Uma grande quantidade de peixes mortos foi registrada na Lagoa do Meio, localizada na Praia do Rosa, em Imbituba, no último domingo (8). O episódio mobilizou órgãos ambientais e de saúde, que iniciaram investigações para identificar as causas da mortandade.

Técnicos da Secretaria de Meio Ambiente, Agricultura e Pesca de Imbituba, juntamente com equipes da Vigilância Sanitária, realizaram vistoria no local nesta segunda-feira (9). Durante a inspeção, foram coletadas amostras biológicas para análise. No entanto, segundo a prefeitura, o material precisou ser descartado devido às condições inadequadas de armazenamento.

A avaliação preliminar indica que a mortandade pode estar relacionada à proliferação excessiva de algas na lagoa. Esse fenômeno é capaz de reduzir significativamente os níveis de oxigênio dissolvido na água, além de provocar alterações no pH e na turbidez, comprometendo a sobrevivência dos peixes.

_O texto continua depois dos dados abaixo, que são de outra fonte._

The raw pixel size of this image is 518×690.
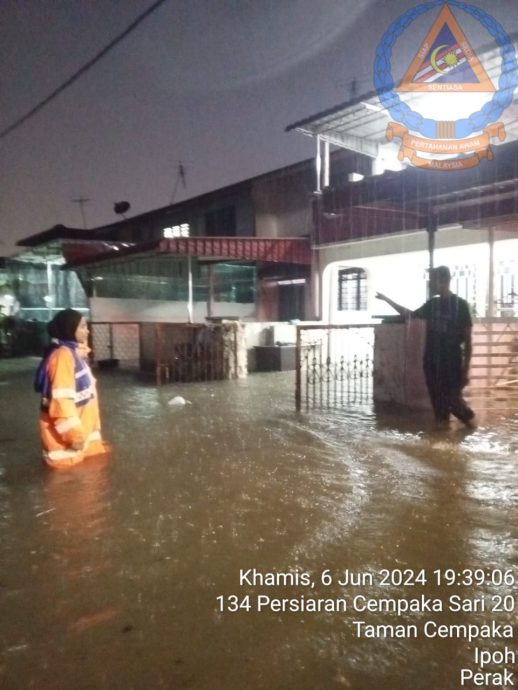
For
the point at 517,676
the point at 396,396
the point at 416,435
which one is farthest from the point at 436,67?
the point at 517,676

De acordo com a administração municipal, a ocorrência pode estar associada ao excesso de nutrientes no corpo hídrico, possivelmente causado pelo lançamento irregular de esgoto. As altas temperaturas registradas nos últimos dias também podem ter contribuído para o agravamento da situação.

A prefeitura informou que estuda medidas para a retirada dos peixes mortos da lagoa e que irá intensificar as ações de fiscalização ambiental na região. Paralelamente, a Área de Proteção Ambiental (APA) da Baleia Franca realizou nova coleta de água, que foi encaminhada para análise no Departamento de Química da Universidade Federal de Santa Catarina (UFSC). O laudo técnico deve ser concluído em aproximadamente 15 dias.

Segundo o chefe da unidade da APA da Baleia Franca, Stephano Ridolfi, a recomendação é que a população evite qualquer contato com a água da lagoa e com os peixes mortos, devido ao risco de contaminação.

O professor da UFSC Paulo Horta explica que episódios desse tipo costumam estar relacionados a baixos níveis de oxigênio, floração de algas nocivas, poluição por esgoto ou mudanças bruscas nas condições ambientais.

Os órgãos responsáveis seguem monitorando a situação até a conclusão das análises técnicas.